Sunday, June 17, 2007

Writing Scams & Those Who Enable Them

Remember that pair of posts I did on June 1 here and June 2 here on how to spot a literary scam?

I just got an email from a writer thanking me. Here's part of his email:

Dear Maya, The Manhattan firm, Mark Sullivan Assoc. has an advertisement for new writer's in the Writer's Digest, August, 2007 issue, pg. 93, for which I pulled up his firm on the Internet only to find many red flags, your site was the most informing, thank you.

I'm posting this for two reasons: (1) We can't remind writers often enough to beware of scams, and (2) I have a deep disdain for Writer's Digest's advertising policies.

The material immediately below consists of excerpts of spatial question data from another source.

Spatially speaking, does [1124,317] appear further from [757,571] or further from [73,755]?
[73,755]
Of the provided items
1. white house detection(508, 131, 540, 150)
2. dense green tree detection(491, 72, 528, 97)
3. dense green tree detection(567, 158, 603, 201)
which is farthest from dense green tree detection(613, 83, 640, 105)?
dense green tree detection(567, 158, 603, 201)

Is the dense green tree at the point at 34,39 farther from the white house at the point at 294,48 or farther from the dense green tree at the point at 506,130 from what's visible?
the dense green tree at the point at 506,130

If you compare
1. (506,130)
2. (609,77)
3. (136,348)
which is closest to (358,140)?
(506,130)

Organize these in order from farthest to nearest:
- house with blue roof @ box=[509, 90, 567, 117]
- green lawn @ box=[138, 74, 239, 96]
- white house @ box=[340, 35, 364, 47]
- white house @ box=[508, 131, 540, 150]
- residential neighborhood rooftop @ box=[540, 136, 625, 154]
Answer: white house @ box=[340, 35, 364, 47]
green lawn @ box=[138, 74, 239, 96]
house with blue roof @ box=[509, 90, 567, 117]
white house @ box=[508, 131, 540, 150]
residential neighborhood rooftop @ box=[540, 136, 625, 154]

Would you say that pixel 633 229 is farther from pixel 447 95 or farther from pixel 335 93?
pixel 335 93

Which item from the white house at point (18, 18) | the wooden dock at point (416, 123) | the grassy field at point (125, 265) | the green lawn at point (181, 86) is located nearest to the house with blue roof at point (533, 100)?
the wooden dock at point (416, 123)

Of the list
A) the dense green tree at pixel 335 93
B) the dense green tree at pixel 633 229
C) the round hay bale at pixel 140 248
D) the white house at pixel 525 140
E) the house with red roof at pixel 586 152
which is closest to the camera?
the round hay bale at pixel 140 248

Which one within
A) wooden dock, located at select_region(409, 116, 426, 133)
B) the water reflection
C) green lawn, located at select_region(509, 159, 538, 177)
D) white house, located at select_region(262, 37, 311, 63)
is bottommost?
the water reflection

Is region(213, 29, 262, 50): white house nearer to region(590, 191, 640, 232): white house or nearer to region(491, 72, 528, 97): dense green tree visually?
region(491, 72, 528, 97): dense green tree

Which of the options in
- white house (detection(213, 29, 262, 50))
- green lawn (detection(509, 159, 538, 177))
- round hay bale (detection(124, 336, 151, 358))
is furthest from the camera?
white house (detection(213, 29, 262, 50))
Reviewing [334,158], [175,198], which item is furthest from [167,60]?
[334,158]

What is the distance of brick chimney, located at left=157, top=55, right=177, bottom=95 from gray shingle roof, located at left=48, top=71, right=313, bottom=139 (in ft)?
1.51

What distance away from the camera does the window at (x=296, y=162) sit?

EVERYONE in the industry recognizes the twenty worst literary agencies. That P&E list has been floating around for more than a year. Yet here is a publication that purports to "help" writers taking advertising from questionable "agencies."

I stopped my subscription to Writers Digest long ago. If more writers would do so and send them a letter telling why they're cancelling the subscription, MAYBE Writer's Digest would behave more responsibly in their advertising practices.

I'm not saying they have to vet every advertiser. I'm saying that, IF YOU'RE GOING TO CLAIM TO BE A RESOURCE FOR BEGINNING WRITERS, at a minimum you should refuse to accept ads from those entities whose questionable practices are well known to everyone else in the industry.

Writer's Digest, the ball's in your court.